Diversity of inhibitory species

Inhibition zones, when present, ranged from a <10 mM radius around the isolated bacteria to complete inhibition of P. larvae across the dish. A total of 23 bacterial isolates consistently inhibited P. larvae. Isolates that inhibited P. larvae were evenly distributed across the sampled taxa (Fig. 2). Out of 43 Bacillus sp. isolates, ten showed consistent inhibition while seven additional isolates showed conditional inhibition. These seven all fell into the Bacillus cereus group. Of the ten Bacillus isolates with consistent inhibition, 8 were B. cereus and two were B. fusiformis. Thus, by the current in vitro assay, B. niabensis, B. circulans, B. flexus, and B. mycoides isolates were not inhibitory of P. larvae. All isolates that were matches with Brevibacillus formosus consistently inhibited the pathogen, while a single isolate placed with B. centrosporus did not inhibit. All isolates tied to Stenotrophomonas maltophilia consistently inhibited P. larvae, while two of three Acinetobacter isolates showed inhibition.

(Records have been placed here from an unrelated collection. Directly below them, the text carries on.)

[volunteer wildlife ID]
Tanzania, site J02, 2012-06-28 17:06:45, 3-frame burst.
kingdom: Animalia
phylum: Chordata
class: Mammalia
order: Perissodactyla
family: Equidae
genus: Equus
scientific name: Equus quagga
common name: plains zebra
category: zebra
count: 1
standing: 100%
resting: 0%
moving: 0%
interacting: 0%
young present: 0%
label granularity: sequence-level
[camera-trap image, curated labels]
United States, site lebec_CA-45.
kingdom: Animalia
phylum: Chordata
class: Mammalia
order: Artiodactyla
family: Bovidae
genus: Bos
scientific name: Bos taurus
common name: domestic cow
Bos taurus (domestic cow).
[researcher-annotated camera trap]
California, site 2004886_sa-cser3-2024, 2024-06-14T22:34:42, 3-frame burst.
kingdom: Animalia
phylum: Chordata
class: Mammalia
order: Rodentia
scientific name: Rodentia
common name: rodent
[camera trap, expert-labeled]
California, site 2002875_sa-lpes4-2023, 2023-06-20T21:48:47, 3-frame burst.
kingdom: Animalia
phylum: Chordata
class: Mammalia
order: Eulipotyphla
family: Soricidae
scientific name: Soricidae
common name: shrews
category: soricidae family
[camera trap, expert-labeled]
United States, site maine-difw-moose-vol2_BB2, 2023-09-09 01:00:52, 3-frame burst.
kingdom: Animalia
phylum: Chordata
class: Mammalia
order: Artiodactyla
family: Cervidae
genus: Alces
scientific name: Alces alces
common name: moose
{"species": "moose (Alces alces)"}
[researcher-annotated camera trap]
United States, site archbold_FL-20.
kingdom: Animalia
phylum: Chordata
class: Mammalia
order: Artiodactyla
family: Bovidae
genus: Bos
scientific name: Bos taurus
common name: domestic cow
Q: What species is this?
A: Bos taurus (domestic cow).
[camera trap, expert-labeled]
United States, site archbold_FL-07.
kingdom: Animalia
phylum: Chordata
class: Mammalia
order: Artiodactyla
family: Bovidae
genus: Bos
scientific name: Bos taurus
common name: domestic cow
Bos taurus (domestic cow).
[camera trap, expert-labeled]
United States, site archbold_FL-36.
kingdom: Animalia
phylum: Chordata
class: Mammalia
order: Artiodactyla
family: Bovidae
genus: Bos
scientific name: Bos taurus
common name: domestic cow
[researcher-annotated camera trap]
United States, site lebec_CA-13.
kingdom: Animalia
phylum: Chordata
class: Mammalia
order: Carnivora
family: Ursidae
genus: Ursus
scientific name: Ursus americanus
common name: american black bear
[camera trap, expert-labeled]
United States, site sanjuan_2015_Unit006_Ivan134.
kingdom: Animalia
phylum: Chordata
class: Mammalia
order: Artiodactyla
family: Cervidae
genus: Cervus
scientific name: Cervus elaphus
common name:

Distribution across individual bees and colonies

More bacteria and bacterial species were isolated, per individual, from 7-day-old larvae than from one-day larvae (28 of 55 larvae at 7 days, 28 of 306 larvae at 24 hr, G test, p < 0.0001; Table 2). Since larvae for both incubation lengths were collected at the same time from the colony, this difference does not reflect a greater chance for larvae to be inoculated in the nest as they age. Instead, the differences presumably reflect quantitatively higher bacterial loads in older individuals, such that these bacteria were more readily cultured. There was no apparent difference in species type or overall diversity between young and older larvae, nor was there a significant difference in the likelihood that a collected bacterial species was inhibitory toward P. larvae (likelihood ratio, p = 0.2).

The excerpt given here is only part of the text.